Congratulations Hazel!
Oh, thats so wonderful. I'm very excited for you
! Keep us posted on your progress!
As for your classes. In the first three to four months of pregnancy, I personally found that I did not need to do many modifications. As long as you are having a normal pregnancy with no associated risks, the main thing to focus on in the early stages is staying extra hydrated. Drink lots of water before, during, and after your workouts(as well as throughout the day), and avoid letting your heart rate go beyond the mid range of your target zone. Interval workouts should be avoided totally. Whatever your current level of fitness is, strive to maintain it during your pregnancy(of course you will need to make adjustments along the way), and avoid pushing the envelope. As you enter your 4th month, you should avoid flat on your back crunches and any other exercises that put you flat on your back(ex, chest presses, abs, and some of tricep work in Body Pump). Also, keep in mind that the hormone relaxin is in your body throughout the coarse of your pregnancy. This hormone actually softens the ligaments and bones in your body to help ease that baby through the birth canal. This softening of your support system can promote injuries in your body at any time. Knowing this, you should exercise with caution at all times. As you approach the later stages of your pregnancy, you may find that since your center of gravity is shifting, its wise to lower your step height(in case you ever trip and/or lose your balance). Also, the weight of the baby will start to put more pressure on your joints and pelvic floor. For this reason you would be better off reducing any hi impact moves in your classes.

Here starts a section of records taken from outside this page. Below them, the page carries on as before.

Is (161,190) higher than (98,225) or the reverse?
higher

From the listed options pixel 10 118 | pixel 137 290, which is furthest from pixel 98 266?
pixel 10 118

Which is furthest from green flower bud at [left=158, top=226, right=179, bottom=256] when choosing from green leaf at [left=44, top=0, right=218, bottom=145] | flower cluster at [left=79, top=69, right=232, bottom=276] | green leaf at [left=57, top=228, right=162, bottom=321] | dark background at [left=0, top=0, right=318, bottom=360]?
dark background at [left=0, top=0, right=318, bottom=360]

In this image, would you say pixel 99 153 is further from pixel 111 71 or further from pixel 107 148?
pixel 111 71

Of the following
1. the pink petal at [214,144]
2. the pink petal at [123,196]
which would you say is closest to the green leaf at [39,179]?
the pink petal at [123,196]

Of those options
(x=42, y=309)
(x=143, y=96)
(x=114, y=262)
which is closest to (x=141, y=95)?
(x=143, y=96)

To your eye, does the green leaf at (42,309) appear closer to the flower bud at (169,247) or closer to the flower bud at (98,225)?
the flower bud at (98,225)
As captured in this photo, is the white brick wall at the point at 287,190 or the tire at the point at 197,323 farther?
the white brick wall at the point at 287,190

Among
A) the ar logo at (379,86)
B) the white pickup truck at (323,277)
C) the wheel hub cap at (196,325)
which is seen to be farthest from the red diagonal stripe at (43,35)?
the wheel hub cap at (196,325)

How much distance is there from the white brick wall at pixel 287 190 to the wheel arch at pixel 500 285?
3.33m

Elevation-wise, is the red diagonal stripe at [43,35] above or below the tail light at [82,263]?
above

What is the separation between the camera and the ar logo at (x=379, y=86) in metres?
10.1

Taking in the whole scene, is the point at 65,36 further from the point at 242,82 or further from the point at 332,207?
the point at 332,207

As for your kickboxing classes, I already mentioned that interval workouts are not recommended during pregnancy. Therefore, if this is the type of class you teach, then yes, I would do more demonstrating and walking the floor. If you feel that you can do the class but keep yourself from getting too winded then you should be ok participating with them. When I teach, if I find that I am starting to breath a bit too heavily, I back off of the movement, recover a bit, and then join back in. This keeps the workout more of a steady state one for me. Also, I don't know if you read my pregnancy update or not, but I specifically mention that I had to just recently give up kickboxing. The relaxin in my joints had softened my round and broad ligaments to the point where my hip and groin area feel very unstable. If you find that you experience this discomfort(especially during round house kicks, side kicks and all forms of deep squats), then I suggest you leave this workout alone as well.
As for your body pump class, again, this relaxin will begin to soften your ligaments, therefore lifting at your maximum strength is not recommended. You may find that deep range of motion type moves such as lunges and squats, will become uncomfortable as well. If they do, simply decrease your range of motion for these exercises. I found that Body Pump became uncomfortable as my belly grew because even though I put my step on an incline for chest work(and any other flat on my back exercise), the quick position changes became impossible. Also clean and presses, upright rows, and dead rows felt awkward because I could not keep the bar in its proper position. My belly got in the way. Just some things to consider. Lots of luck and best wishes to you Hazel(and hubby too of course)!
Sheila, please chime in if I'm missing anything.